MERMAIDE: Learning to Align Learners using Model-Based Meta-Learning
Arundhati Banerjee, Soham Phade, Stefano Ermon, Stephan Zheng
TL;DR
MERMAIDE introduces model-based meta-learning to align learners by learning a world model and a meta-learned intervention policy that quickly adapts to unseen agents. By treating each agent as a task and employing MAML with a recurrent world model, the approach achieves fast near-equilibrium alignment in Stackelberg games and cost-efficient intervention policies in bandit settings, even under partial observability and distribution shifts. The framework outperforms model-free baselines and provides insights into when and how to intervene, highlighting the value of model-based priors for non-stationary principal–agent environments. This work offers a flexible, few-shot generalizable method for adaptive incentive design with potential impact on economies, education, and personalized systems where agents learn over time.
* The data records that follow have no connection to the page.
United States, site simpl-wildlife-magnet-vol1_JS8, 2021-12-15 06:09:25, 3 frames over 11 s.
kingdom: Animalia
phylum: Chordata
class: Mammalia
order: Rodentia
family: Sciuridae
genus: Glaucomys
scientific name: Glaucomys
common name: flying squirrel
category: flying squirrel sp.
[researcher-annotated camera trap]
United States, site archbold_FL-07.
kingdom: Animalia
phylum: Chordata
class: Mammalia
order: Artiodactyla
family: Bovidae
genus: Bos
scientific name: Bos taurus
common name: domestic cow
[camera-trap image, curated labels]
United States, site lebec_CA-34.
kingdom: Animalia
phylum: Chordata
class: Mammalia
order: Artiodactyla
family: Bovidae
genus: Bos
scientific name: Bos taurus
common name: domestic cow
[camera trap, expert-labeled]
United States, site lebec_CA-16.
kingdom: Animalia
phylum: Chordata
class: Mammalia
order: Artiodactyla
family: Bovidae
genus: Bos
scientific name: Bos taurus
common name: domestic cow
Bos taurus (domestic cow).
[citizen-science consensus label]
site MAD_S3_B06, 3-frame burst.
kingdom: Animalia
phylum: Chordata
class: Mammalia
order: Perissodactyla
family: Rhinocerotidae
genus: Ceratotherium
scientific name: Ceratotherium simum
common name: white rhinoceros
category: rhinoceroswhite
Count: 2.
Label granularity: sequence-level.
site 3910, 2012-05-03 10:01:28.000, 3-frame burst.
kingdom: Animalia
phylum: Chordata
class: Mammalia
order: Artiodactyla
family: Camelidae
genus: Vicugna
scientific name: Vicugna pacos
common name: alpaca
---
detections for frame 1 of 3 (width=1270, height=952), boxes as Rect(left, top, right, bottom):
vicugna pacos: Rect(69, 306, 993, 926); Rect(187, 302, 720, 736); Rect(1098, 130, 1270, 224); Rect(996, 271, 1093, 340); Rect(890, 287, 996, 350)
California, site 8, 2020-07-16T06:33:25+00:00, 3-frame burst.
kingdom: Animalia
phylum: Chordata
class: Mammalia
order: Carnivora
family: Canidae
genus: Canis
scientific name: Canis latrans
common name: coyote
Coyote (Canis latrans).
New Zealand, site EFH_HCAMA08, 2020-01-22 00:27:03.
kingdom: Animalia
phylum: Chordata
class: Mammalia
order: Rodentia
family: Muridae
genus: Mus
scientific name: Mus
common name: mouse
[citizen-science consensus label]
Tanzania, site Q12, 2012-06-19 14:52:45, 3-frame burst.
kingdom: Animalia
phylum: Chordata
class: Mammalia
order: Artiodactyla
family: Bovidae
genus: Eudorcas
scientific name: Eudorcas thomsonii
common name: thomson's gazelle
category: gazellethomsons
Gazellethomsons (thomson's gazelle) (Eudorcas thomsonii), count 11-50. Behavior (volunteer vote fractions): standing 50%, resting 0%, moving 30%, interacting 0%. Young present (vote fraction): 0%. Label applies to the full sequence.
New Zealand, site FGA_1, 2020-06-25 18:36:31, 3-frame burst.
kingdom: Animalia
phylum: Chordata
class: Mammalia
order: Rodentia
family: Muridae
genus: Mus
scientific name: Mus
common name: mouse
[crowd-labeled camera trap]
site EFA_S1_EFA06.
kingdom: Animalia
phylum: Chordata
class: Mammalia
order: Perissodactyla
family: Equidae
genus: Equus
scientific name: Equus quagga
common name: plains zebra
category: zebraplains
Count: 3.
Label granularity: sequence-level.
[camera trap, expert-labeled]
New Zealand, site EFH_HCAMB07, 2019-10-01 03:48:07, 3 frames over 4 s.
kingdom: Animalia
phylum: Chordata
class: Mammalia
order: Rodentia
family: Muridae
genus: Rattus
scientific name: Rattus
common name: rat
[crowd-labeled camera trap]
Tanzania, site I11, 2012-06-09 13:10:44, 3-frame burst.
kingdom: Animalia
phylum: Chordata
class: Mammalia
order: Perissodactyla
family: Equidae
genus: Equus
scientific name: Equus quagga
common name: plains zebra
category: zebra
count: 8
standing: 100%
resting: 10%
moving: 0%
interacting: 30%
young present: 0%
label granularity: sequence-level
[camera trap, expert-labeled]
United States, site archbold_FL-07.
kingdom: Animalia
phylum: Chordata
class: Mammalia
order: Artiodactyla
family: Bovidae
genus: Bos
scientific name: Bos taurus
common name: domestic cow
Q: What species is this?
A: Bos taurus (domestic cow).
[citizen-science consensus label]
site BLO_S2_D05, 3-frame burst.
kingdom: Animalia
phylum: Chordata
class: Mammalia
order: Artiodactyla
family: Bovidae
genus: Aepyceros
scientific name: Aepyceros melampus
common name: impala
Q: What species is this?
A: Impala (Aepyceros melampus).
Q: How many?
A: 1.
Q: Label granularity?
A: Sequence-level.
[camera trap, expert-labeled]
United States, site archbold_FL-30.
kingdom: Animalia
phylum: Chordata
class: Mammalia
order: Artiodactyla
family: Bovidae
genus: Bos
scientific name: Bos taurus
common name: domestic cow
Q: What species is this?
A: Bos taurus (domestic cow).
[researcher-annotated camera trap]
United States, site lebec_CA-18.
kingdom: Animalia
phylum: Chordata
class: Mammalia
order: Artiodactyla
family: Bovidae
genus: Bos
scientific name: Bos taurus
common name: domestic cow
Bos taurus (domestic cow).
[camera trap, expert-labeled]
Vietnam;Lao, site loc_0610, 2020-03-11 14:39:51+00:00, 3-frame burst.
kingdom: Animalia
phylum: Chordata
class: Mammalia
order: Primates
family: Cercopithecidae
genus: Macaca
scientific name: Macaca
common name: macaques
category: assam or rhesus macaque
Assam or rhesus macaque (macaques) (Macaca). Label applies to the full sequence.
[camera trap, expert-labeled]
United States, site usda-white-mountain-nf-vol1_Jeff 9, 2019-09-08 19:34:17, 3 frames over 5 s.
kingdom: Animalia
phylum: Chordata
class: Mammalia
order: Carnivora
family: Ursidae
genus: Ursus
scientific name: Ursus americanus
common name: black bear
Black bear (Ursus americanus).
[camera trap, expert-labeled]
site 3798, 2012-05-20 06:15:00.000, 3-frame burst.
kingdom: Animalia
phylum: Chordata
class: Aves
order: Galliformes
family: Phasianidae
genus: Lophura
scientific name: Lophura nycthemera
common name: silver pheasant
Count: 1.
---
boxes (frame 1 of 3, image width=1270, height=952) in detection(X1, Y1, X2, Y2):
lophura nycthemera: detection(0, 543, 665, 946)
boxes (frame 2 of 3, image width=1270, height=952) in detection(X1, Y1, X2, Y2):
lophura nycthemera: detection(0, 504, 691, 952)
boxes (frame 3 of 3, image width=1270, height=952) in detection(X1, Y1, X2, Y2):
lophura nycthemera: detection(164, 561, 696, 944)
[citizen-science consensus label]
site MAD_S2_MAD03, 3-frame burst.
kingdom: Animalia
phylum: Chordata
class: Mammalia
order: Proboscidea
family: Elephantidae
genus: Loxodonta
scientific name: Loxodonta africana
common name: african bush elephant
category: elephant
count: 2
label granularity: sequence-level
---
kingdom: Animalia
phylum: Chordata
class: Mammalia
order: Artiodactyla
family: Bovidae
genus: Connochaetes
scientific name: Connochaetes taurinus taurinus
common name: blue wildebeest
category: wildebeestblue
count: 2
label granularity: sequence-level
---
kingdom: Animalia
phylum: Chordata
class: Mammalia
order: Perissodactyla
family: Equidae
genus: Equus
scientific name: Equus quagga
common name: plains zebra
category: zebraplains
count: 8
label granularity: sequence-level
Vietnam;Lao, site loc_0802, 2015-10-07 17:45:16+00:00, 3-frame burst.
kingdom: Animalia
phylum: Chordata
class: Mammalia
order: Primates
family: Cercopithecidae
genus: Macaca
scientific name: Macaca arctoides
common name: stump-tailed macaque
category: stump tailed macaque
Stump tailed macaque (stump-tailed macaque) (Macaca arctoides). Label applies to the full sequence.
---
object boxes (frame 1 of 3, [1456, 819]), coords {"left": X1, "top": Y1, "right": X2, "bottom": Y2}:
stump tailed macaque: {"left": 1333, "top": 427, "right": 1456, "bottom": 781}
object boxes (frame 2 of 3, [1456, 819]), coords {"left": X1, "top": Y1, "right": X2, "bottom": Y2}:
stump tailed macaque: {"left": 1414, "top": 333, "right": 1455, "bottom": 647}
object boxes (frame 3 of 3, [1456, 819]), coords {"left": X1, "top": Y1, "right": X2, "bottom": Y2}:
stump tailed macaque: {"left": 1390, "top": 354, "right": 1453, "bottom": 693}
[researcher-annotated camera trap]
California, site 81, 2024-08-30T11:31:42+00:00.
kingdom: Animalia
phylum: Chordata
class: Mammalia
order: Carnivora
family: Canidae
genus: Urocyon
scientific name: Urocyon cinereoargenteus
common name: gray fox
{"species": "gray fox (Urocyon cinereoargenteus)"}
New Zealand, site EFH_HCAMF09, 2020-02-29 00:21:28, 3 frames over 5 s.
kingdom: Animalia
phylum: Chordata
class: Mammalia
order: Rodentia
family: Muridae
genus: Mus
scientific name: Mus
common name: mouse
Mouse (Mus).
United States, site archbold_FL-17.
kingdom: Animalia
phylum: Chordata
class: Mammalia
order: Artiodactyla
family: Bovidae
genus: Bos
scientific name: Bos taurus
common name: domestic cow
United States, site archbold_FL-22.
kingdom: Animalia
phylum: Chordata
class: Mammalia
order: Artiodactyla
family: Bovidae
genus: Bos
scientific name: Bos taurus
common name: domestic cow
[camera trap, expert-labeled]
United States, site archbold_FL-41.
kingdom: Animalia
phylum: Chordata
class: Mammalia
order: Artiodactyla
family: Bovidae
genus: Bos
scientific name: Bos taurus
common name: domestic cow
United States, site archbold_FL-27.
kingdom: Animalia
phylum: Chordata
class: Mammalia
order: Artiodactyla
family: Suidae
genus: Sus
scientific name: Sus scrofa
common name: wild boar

The results underscore the practical significance of combining world models with gradient-based meta-learning to handle non-stationarity and unseen agent strategies in real-world interventions.
Abstract
We study how a principal can efficiently and effectively intervene on the rewards of a previously unseen learning agent in order to induce desirable outcomes. This is relevant to many real-world settings like auctions or taxation, where the principal may not know the learning behavior nor the rewards of real people. Moreover, the principal should be few-shot adaptable and minimize the number of interventions, because interventions are often costly. We introduce MERMAIDE, a model-based meta-learning framework to train a principal that can quickly adapt to out-of-distribution agents with different learning strategies and reward functions. We validate this approach step-by-step. First, in a Stackelberg setting with a best-response agent, we show that meta-learning enables quick convergence to the theoretically known Stackelberg equilibrium at test time, although noisy observations severely increase the sample complexity. We then show that our model-based meta-learning approach is cost-effective in intervening on bandit agents with unseen explore-exploit strategies. Finally, we outperform baselines that use either meta-learning or agent behavior modeling, in both $0$-shot and $K=1$-shot settings with partial agent information.